Even worse, Dalit farmers in 35 per cent villages surveyed across the country by the agency were found to be barred from selling their produce in local markets.
“South Asian governments have largely failed in conquering hunger plaguing its population due to their broken food system which has worsened the situation,” said Cherian Mathews, Oxfam Deputy Regional Director in Asia, in a statement. “The region is going to face the extreme situation of food insecurity in near future unless the situation is resolved,” he warned.
The food insecurity situation in India seemed to be the direct output of the persisting social evils and inequalities. “More than 250 million Dalits still live precariously,” noted the report. It also stated that after decades of land reforms that India had gone through, close to 41 per cent of the rural population were still effectively landless in the country. To make matters worse, more than 55 million tribal people were evicted from their lands through acquisitions between 1951 and 2005. Crippled by debts and associated socio-economic problems, “a quarter of a million Indian farmers” have committed suicide in the past 15 years, it claimed.
India, while botching up its food production capacities in its homeland, was at the same time “acquiring” farmlands in African countries to feed its hungry population. But these acquisitions, according to the report, were happening at the cost of displacing millions of natives. “More than 80 Indian companies have bought land in Ethiopia alone. One of the largest companies is Karuturi Global, which owns land eight times the area of Mumbai in Ethiopia. These land acquisitions are not confined to Africa but extend to Central and South America,” the report noted.
Without urgent action, the report estimated that more than 17 per cent of the South Asian population might face food insecurity by 2050 due to shortage of staples. Climate change and induced disasters could make matters worse by reducing productivity, increasing damage and causing further skyrocketing of prices.

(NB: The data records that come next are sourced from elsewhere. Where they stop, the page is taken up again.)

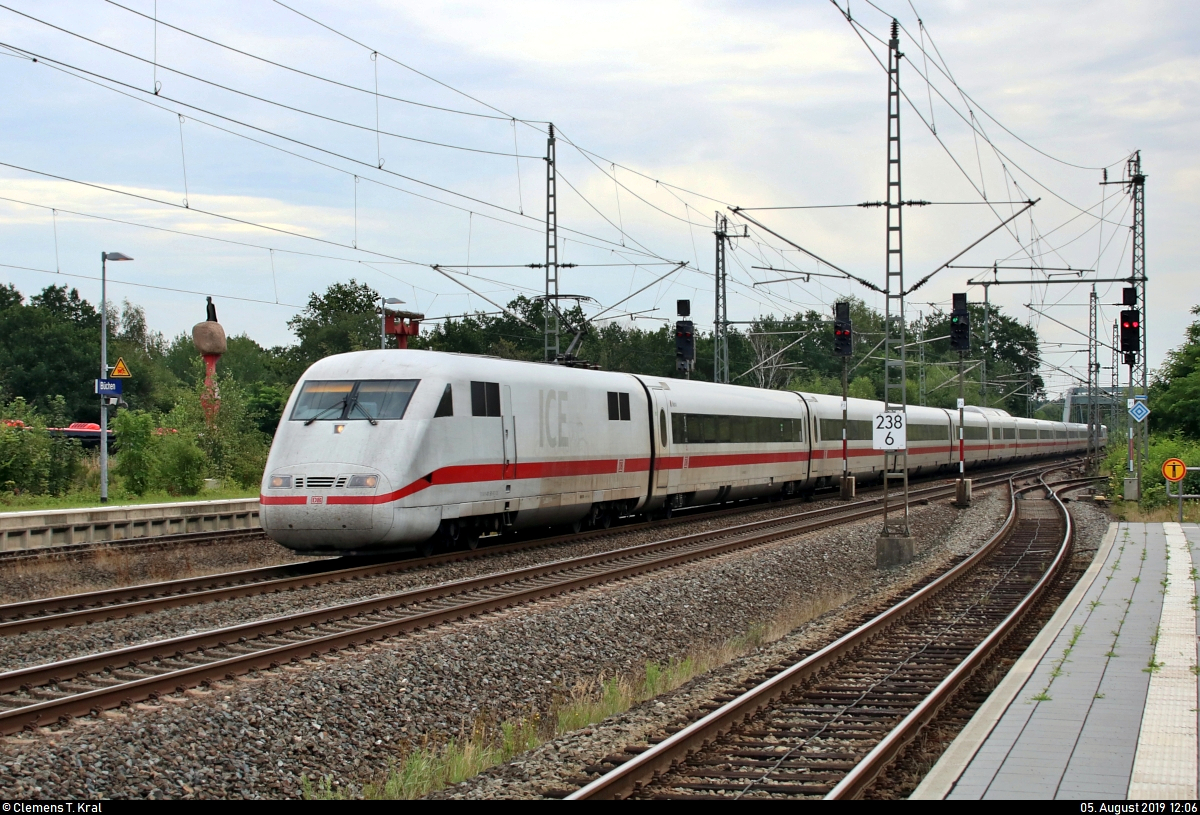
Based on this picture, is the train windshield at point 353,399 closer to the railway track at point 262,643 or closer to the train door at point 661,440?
the railway track at point 262,643

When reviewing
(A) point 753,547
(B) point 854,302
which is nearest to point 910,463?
(A) point 753,547

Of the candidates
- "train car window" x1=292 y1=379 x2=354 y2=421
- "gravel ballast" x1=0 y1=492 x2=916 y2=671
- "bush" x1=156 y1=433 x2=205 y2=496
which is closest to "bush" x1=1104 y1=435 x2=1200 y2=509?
"gravel ballast" x1=0 y1=492 x2=916 y2=671

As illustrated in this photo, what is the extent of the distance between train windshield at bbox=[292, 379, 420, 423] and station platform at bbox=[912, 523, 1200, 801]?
9.28 metres

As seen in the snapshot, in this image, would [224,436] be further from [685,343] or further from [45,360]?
[45,360]

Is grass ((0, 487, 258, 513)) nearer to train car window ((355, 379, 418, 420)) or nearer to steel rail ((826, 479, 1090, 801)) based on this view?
train car window ((355, 379, 418, 420))

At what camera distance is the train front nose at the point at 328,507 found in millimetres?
15414

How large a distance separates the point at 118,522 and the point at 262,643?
43.2 feet

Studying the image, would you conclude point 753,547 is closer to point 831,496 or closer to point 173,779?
point 173,779

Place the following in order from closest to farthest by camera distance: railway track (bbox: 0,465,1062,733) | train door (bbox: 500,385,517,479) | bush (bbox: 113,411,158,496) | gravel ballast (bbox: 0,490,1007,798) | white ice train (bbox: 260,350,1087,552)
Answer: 1. gravel ballast (bbox: 0,490,1007,798)
2. railway track (bbox: 0,465,1062,733)
3. white ice train (bbox: 260,350,1087,552)
4. train door (bbox: 500,385,517,479)
5. bush (bbox: 113,411,158,496)

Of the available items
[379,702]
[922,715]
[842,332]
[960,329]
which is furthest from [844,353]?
[379,702]

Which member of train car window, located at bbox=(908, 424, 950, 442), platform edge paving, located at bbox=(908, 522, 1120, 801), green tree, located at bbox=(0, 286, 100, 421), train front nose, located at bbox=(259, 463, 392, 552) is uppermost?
green tree, located at bbox=(0, 286, 100, 421)

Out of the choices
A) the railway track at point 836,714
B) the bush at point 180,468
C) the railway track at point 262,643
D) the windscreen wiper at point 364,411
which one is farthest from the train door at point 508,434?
the bush at point 180,468

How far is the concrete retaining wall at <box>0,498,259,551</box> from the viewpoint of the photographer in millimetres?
20734

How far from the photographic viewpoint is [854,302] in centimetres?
12638
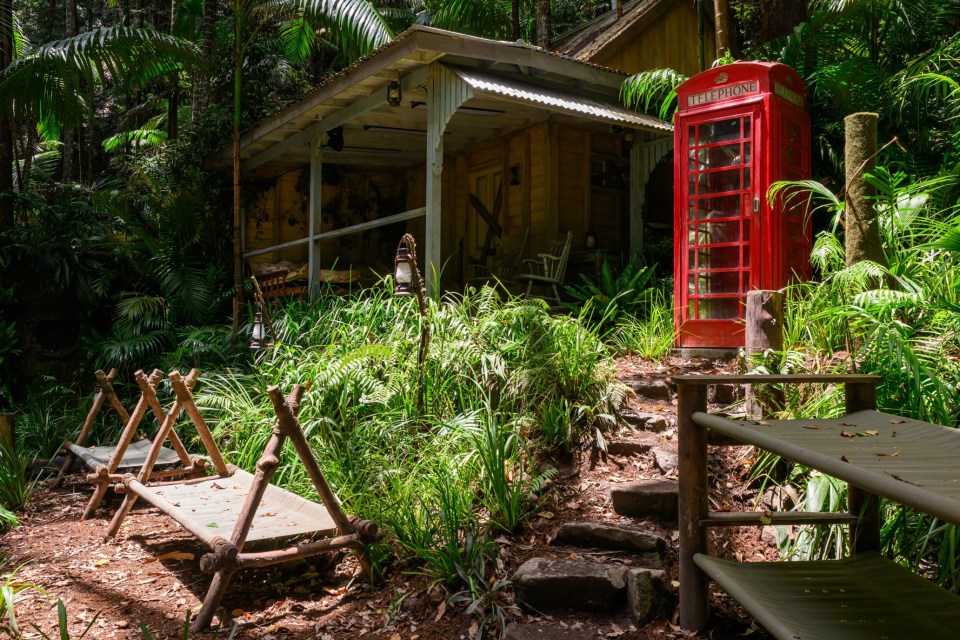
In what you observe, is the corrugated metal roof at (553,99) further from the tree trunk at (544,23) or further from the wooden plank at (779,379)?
the wooden plank at (779,379)

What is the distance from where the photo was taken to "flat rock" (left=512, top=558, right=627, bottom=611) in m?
3.23

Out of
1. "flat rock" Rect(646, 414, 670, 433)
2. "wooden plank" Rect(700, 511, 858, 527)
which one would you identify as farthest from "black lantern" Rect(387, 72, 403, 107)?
"wooden plank" Rect(700, 511, 858, 527)

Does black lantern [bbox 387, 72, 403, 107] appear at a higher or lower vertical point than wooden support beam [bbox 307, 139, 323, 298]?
higher

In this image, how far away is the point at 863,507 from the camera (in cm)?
268

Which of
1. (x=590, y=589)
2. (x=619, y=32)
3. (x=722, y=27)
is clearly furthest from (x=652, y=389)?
(x=619, y=32)

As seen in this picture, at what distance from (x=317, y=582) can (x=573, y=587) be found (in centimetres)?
173

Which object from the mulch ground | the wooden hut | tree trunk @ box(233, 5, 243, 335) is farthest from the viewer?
tree trunk @ box(233, 5, 243, 335)

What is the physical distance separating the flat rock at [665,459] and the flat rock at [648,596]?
1.29m

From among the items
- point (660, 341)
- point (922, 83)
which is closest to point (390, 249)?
point (660, 341)

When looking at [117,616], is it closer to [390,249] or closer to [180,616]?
[180,616]

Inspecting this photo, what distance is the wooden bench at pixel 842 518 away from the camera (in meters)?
1.81

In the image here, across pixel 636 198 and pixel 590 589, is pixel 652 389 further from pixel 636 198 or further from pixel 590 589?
pixel 636 198

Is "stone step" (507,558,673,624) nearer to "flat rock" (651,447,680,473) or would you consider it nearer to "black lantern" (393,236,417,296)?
"flat rock" (651,447,680,473)

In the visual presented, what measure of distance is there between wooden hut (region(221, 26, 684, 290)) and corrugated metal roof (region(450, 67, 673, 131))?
23 millimetres
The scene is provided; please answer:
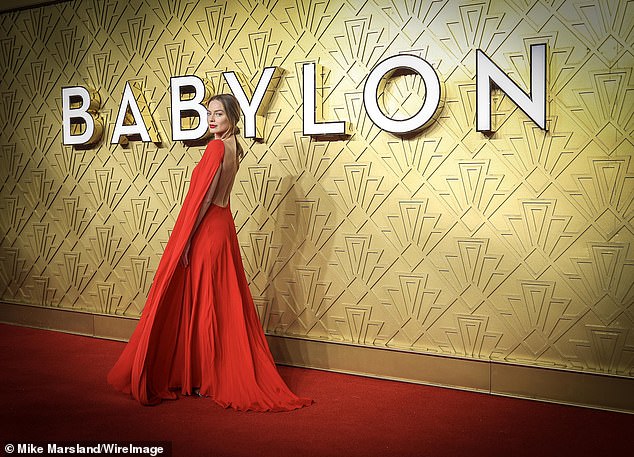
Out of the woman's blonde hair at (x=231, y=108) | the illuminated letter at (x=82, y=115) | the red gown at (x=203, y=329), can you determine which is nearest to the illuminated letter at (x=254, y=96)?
the woman's blonde hair at (x=231, y=108)

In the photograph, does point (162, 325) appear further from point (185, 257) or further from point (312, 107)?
point (312, 107)

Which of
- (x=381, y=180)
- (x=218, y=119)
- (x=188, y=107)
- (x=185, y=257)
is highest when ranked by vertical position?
(x=188, y=107)

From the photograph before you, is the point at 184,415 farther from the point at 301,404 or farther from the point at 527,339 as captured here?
the point at 527,339

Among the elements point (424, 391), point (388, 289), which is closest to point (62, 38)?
point (388, 289)

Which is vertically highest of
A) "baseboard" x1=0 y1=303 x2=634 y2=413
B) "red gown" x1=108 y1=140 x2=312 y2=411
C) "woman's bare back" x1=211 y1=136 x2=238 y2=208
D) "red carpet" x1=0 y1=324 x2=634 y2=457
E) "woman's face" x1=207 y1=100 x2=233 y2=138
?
"woman's face" x1=207 y1=100 x2=233 y2=138

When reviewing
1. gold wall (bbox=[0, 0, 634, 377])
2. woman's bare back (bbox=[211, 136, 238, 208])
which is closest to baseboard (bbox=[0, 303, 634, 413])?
gold wall (bbox=[0, 0, 634, 377])

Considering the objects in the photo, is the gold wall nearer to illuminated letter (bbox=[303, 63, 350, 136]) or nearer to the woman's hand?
illuminated letter (bbox=[303, 63, 350, 136])

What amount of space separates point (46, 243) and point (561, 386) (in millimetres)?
4284

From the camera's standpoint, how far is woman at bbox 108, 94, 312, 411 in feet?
13.7

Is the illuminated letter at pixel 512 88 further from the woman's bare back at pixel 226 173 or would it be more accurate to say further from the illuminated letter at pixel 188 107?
the illuminated letter at pixel 188 107

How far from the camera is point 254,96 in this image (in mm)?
5000

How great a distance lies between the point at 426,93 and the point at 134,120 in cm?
235

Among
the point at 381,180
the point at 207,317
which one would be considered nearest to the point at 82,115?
the point at 207,317

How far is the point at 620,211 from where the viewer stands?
157 inches
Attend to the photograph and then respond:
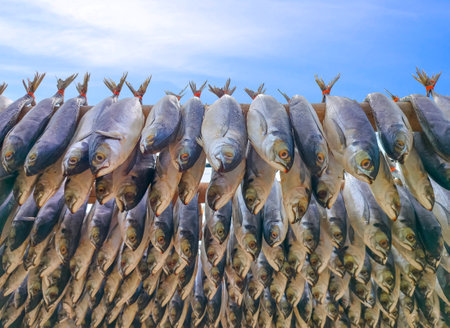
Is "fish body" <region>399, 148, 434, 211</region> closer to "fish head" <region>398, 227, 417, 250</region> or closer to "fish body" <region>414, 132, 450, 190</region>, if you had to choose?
"fish body" <region>414, 132, 450, 190</region>

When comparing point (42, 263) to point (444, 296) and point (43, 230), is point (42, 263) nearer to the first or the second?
point (43, 230)

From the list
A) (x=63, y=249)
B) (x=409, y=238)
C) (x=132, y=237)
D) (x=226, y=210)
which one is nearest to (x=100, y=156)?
(x=132, y=237)

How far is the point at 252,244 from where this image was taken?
2564 mm

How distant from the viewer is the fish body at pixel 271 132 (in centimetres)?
198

"We don’t have enough information to pinpoint which nation will face the most food insecurity,” said Uamdao Noikorn, Regional Media Coordinator of Oxfam Asia, in an email communication to Express. “However, based on the current policies, particularly on a country’s level of food import dependency and vulnerability to natural disasters and climate change, Bangladesh and Pakistan are highly at risk unless some measures are in place urgently.”